Fenerbahçe ile tarihi maçlar kuşağına devam ediyoruz. Neresinden tutmaya çalışılsa çalışılsın koskocaman bir başarı var ortada. Bunun devamı için de bu gece sahaya çıktı sarı-lacivertliler. Sonda söyleyeceğimi başta söyleyeyim; Aykut Kocaman ve ekibi rakibi "yine" muhteşem biçimde analiz etmiş.
Nicolas Gaitan ve Rodrigo Lima'nın kenarda oturduğu bir düzen ile sahada yer alan Benfica aslında Fenerbahçe'den çekinmiş dersek yanılmış olmayacağız. Bu çekincenin yanına bir de Jorge Jesus'un maç sonu açıklamalarında belirttiği gibi iki futbolcunun da ufak problemlerinin oluşu aslında takım adına büyük engel teşkil edecekti.

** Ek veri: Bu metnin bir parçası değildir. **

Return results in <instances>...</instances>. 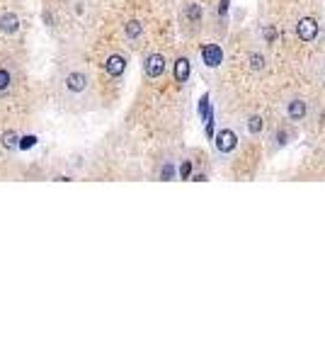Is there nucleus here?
Listing matches in <instances>:
<instances>
[{
    "label": "nucleus",
    "instance_id": "13",
    "mask_svg": "<svg viewBox=\"0 0 325 364\" xmlns=\"http://www.w3.org/2000/svg\"><path fill=\"white\" fill-rule=\"evenodd\" d=\"M10 81H12L10 73H7L5 68H0V92H5V90L10 87Z\"/></svg>",
    "mask_w": 325,
    "mask_h": 364
},
{
    "label": "nucleus",
    "instance_id": "15",
    "mask_svg": "<svg viewBox=\"0 0 325 364\" xmlns=\"http://www.w3.org/2000/svg\"><path fill=\"white\" fill-rule=\"evenodd\" d=\"M199 114H202V117H209V95H204V97H202V100H199Z\"/></svg>",
    "mask_w": 325,
    "mask_h": 364
},
{
    "label": "nucleus",
    "instance_id": "16",
    "mask_svg": "<svg viewBox=\"0 0 325 364\" xmlns=\"http://www.w3.org/2000/svg\"><path fill=\"white\" fill-rule=\"evenodd\" d=\"M250 63H253V71H260V68L265 66V58L257 56V54H253V56H250Z\"/></svg>",
    "mask_w": 325,
    "mask_h": 364
},
{
    "label": "nucleus",
    "instance_id": "14",
    "mask_svg": "<svg viewBox=\"0 0 325 364\" xmlns=\"http://www.w3.org/2000/svg\"><path fill=\"white\" fill-rule=\"evenodd\" d=\"M187 17H189L192 22H197V20L202 17V7H199V5H189V10H187Z\"/></svg>",
    "mask_w": 325,
    "mask_h": 364
},
{
    "label": "nucleus",
    "instance_id": "4",
    "mask_svg": "<svg viewBox=\"0 0 325 364\" xmlns=\"http://www.w3.org/2000/svg\"><path fill=\"white\" fill-rule=\"evenodd\" d=\"M144 71H146L148 78H160L165 73V56L163 54H150L144 61Z\"/></svg>",
    "mask_w": 325,
    "mask_h": 364
},
{
    "label": "nucleus",
    "instance_id": "8",
    "mask_svg": "<svg viewBox=\"0 0 325 364\" xmlns=\"http://www.w3.org/2000/svg\"><path fill=\"white\" fill-rule=\"evenodd\" d=\"M189 71H192V66H189V58H178L175 61V81L178 83H187V78H189Z\"/></svg>",
    "mask_w": 325,
    "mask_h": 364
},
{
    "label": "nucleus",
    "instance_id": "9",
    "mask_svg": "<svg viewBox=\"0 0 325 364\" xmlns=\"http://www.w3.org/2000/svg\"><path fill=\"white\" fill-rule=\"evenodd\" d=\"M287 114H289L291 121H301L306 117V102L303 100H291L289 107H287Z\"/></svg>",
    "mask_w": 325,
    "mask_h": 364
},
{
    "label": "nucleus",
    "instance_id": "10",
    "mask_svg": "<svg viewBox=\"0 0 325 364\" xmlns=\"http://www.w3.org/2000/svg\"><path fill=\"white\" fill-rule=\"evenodd\" d=\"M124 32H126V37H129V39H139V37L144 34V25H141L139 20H131V22H126V25H124Z\"/></svg>",
    "mask_w": 325,
    "mask_h": 364
},
{
    "label": "nucleus",
    "instance_id": "18",
    "mask_svg": "<svg viewBox=\"0 0 325 364\" xmlns=\"http://www.w3.org/2000/svg\"><path fill=\"white\" fill-rule=\"evenodd\" d=\"M173 172H175V170H173V165H165V168H163V172H160V177H163V180H170V177H173Z\"/></svg>",
    "mask_w": 325,
    "mask_h": 364
},
{
    "label": "nucleus",
    "instance_id": "2",
    "mask_svg": "<svg viewBox=\"0 0 325 364\" xmlns=\"http://www.w3.org/2000/svg\"><path fill=\"white\" fill-rule=\"evenodd\" d=\"M216 151H221V153H233L238 146V136L236 131H231V129H221L218 134H216Z\"/></svg>",
    "mask_w": 325,
    "mask_h": 364
},
{
    "label": "nucleus",
    "instance_id": "6",
    "mask_svg": "<svg viewBox=\"0 0 325 364\" xmlns=\"http://www.w3.org/2000/svg\"><path fill=\"white\" fill-rule=\"evenodd\" d=\"M0 32H2V34H17V32H20V17H17L15 12L0 15Z\"/></svg>",
    "mask_w": 325,
    "mask_h": 364
},
{
    "label": "nucleus",
    "instance_id": "12",
    "mask_svg": "<svg viewBox=\"0 0 325 364\" xmlns=\"http://www.w3.org/2000/svg\"><path fill=\"white\" fill-rule=\"evenodd\" d=\"M2 146H5V148H15V146H17V134H15V131H5V134H2Z\"/></svg>",
    "mask_w": 325,
    "mask_h": 364
},
{
    "label": "nucleus",
    "instance_id": "1",
    "mask_svg": "<svg viewBox=\"0 0 325 364\" xmlns=\"http://www.w3.org/2000/svg\"><path fill=\"white\" fill-rule=\"evenodd\" d=\"M296 37L301 41H313L318 37V22L313 17H301L298 25H296Z\"/></svg>",
    "mask_w": 325,
    "mask_h": 364
},
{
    "label": "nucleus",
    "instance_id": "5",
    "mask_svg": "<svg viewBox=\"0 0 325 364\" xmlns=\"http://www.w3.org/2000/svg\"><path fill=\"white\" fill-rule=\"evenodd\" d=\"M105 71L112 76V78H119V76H124V71H126V58L119 56V54H112V56L105 61Z\"/></svg>",
    "mask_w": 325,
    "mask_h": 364
},
{
    "label": "nucleus",
    "instance_id": "17",
    "mask_svg": "<svg viewBox=\"0 0 325 364\" xmlns=\"http://www.w3.org/2000/svg\"><path fill=\"white\" fill-rule=\"evenodd\" d=\"M189 172H192V163H189V161H184V163L180 165V177H182V180H187V177H189Z\"/></svg>",
    "mask_w": 325,
    "mask_h": 364
},
{
    "label": "nucleus",
    "instance_id": "7",
    "mask_svg": "<svg viewBox=\"0 0 325 364\" xmlns=\"http://www.w3.org/2000/svg\"><path fill=\"white\" fill-rule=\"evenodd\" d=\"M66 87H68L71 92H83V90L88 87V76H85V73H71V76L66 78Z\"/></svg>",
    "mask_w": 325,
    "mask_h": 364
},
{
    "label": "nucleus",
    "instance_id": "11",
    "mask_svg": "<svg viewBox=\"0 0 325 364\" xmlns=\"http://www.w3.org/2000/svg\"><path fill=\"white\" fill-rule=\"evenodd\" d=\"M262 129H265V119H262V117L255 114V117L248 119V131H250V134H260Z\"/></svg>",
    "mask_w": 325,
    "mask_h": 364
},
{
    "label": "nucleus",
    "instance_id": "3",
    "mask_svg": "<svg viewBox=\"0 0 325 364\" xmlns=\"http://www.w3.org/2000/svg\"><path fill=\"white\" fill-rule=\"evenodd\" d=\"M202 61H204V66H209V68H218L223 63L221 46L218 44H204L202 46Z\"/></svg>",
    "mask_w": 325,
    "mask_h": 364
},
{
    "label": "nucleus",
    "instance_id": "19",
    "mask_svg": "<svg viewBox=\"0 0 325 364\" xmlns=\"http://www.w3.org/2000/svg\"><path fill=\"white\" fill-rule=\"evenodd\" d=\"M226 10H228V0H221L218 2V15H226Z\"/></svg>",
    "mask_w": 325,
    "mask_h": 364
}]
</instances>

Fenerbahçe'nin maçın ilk saniyesinden itibaren üst düzey konsantrasyonda kompakt bir bekleyiş sergilemesi son derece önemliydi. Öyle ki Benfica, en iyi ihtimalle blokları arası beş metreden fazla olmayan bir ikili hatta tutulacaktı. Bu savunma düzeninin dışın sadece bir tek kontra atak ile çıktı Fenerbahçe. Benfica'nın hücum organizasyonunda hedef adam olarak kullandığı Oscar Cardozo'nun ağır kalması yahut Perreira-Salvio ikilisinin oyunları(istenilen elde edilemedi) ile bir şeyler tutturmaya çalışılması hattın delinememesine de öncü oluyordu. Buna karşın Fenerbahçe de Aykut Kocaman'ın kişisel özelliklerinden biri olan "sabrı" bu yönde kullandı. Sabırla yapılan bu savunmada zaman zaman aksayabilen tek yer ise sol taraftı. Salvio'nun savruk oyunu ile birkaç kez koridor haline gelen bölge sol stoper Egemen'in üstün oyunu ile tölere edildi. Buna karşın rakibin de sol tarafı bir o kadar rahatsız edildi. Fenerbahçe'ye göre daha zayıf olan bu sol kanat Fenerbahçe adına maden oldu. Lorenzo Malgarejo'nun kanadı bizim Beşiktaş'ın sol bekliği omuzlarına yüklenen Uğur Boral'dan hallice bir savunma ile kotarılmaya çalışıldı. İşlenen bu bölgeden gelen yüksek topların hemen hepsi tehlike yarattı.
Dengede giden oyunda farkı yaratan Fenerbahçe'nin geçiş oyunlarındaki mobilitesi idi. Hem oyuncular hem de top ile iyi bir biçimde hareket yaratılıyordu. Benfica'nın savunma hattı ile orta bölgesinde yaşanan aksamaların da kullanılması ile bu fark daha da etkin hale gelecekti. Böylece en büyük avantaj ise topu ayakta tutup rakibe oynama izni verilmemesi olacaktı. Fenerbahçe'nin klasikleşen sağlamcı oyununda en büyük handikap topu rakibe vermesi ile her defasında oluştu, gördük. Aykut Kocaman bundan ders almış olmalı ki golden sonra dahi meşhur Selçuk Şahin hamlesini hemen icra etmedi.
Velhasıl kelam, Aykut Kocaman da Fenerbahçe de devinim halinde. Oynadıkça gelişiyorlar. İtiraf etmeliyim ki bu anlayış ve birkaç ufak nüans ile özellikle Şükrü Saraçoğlu'nda korkunç bir "Avrupa takımı" haline geleceklerdir. Maç öncesi Kocaman'ın dile getirdiği o 51-49'luk Benfica'nın favoriliği ise Işık Stadı'na gidilirken eşitlenecekti. Şahsi fikrim sokaklara dökülmek için daha erken olduğu yönünde. Doksan dakika kaldı. Kolay gelsin Fenerbahçe!